An ideal PBX will usually have three components: the polymer that binds the explosives, the explosive or energetic material and an oxidizer which aids with the burning of the energetic material. In the scope of this experiment, the energetic material that would have been used is Ammonium Perchlorate (a common energetic for solid rocket propellants).

Due to concerns with safety, cost and availability, previous studies have used sugar as the crystal particles [2, 4], having a monoclinic crystalline make-up, similar to the actual explosive crystals. Sugar crystals are embedded in the same binder materials and using the same processing methods as actual explosives to produce mock energetic composites. Sivior et al. [2] studied mock energetics using 66% caster sugar crystals, with a mean particle size of ~270 μm embedded into HTPB binder using quasi-static loading and X-ray tomography (think of a CT scan) to investigate the key failure mechanism at room temperature. Recovered specimens from the quasi-static compression revealed the effects of debonding of sugar crystals from the binder with a color change due to increased number of scattering points developed during interfacial failure. X-ray tomography scans showed no obvious change in the sugar crystals shape or their size and no crystal fracture. On the other hand, debonding was taking place throughout the specimen which was supporting the observations from the quasi-static experiments. It was also found that interfacial failure between crystals and binder was the key failure mechanism during room temperature deformation. [5, 6]

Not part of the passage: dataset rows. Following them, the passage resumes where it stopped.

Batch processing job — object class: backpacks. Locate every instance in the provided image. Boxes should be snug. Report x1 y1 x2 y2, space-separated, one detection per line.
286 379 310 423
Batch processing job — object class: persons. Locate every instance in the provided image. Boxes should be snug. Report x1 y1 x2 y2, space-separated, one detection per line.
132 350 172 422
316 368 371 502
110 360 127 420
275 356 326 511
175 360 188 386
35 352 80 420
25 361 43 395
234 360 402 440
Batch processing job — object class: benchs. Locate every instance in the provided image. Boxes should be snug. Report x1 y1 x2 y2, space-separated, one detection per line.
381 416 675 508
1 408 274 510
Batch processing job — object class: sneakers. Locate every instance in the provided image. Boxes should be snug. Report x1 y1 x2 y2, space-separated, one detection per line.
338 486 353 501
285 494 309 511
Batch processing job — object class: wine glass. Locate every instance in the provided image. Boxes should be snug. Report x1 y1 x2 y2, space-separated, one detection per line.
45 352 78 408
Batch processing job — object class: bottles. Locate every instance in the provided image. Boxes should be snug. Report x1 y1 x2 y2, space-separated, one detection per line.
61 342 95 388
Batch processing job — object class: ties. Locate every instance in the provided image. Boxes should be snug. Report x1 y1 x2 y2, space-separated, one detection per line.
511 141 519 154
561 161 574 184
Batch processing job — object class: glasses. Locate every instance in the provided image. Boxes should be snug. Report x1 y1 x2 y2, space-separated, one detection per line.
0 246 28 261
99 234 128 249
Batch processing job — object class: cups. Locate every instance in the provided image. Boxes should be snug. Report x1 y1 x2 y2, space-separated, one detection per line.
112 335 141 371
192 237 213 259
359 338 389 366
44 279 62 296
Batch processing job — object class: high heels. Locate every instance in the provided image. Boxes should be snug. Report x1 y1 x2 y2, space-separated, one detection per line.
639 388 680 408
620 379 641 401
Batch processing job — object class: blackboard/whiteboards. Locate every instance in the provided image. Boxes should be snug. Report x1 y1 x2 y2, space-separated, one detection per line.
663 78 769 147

The oxidizer component usually used in solid rocket propellants is an atomized aluminum powder (~3 microns size). The concentration of aluminum powder (by % weight) in the particulate mixture (which is energetic+oxidizer) directly affects the rate of combustion. Higher concentrations results in quick combustion or an explosion. Lower concentrations results in a uniform linear rate of combustion as desired in rocket propellants. For this experiment, the aluminum concentration with the particulate mixture is between 30% to 70% to ensure safety. Typically, a 80:20 ratio of energetic and oxidizer is the industry standard for a rocket propellant.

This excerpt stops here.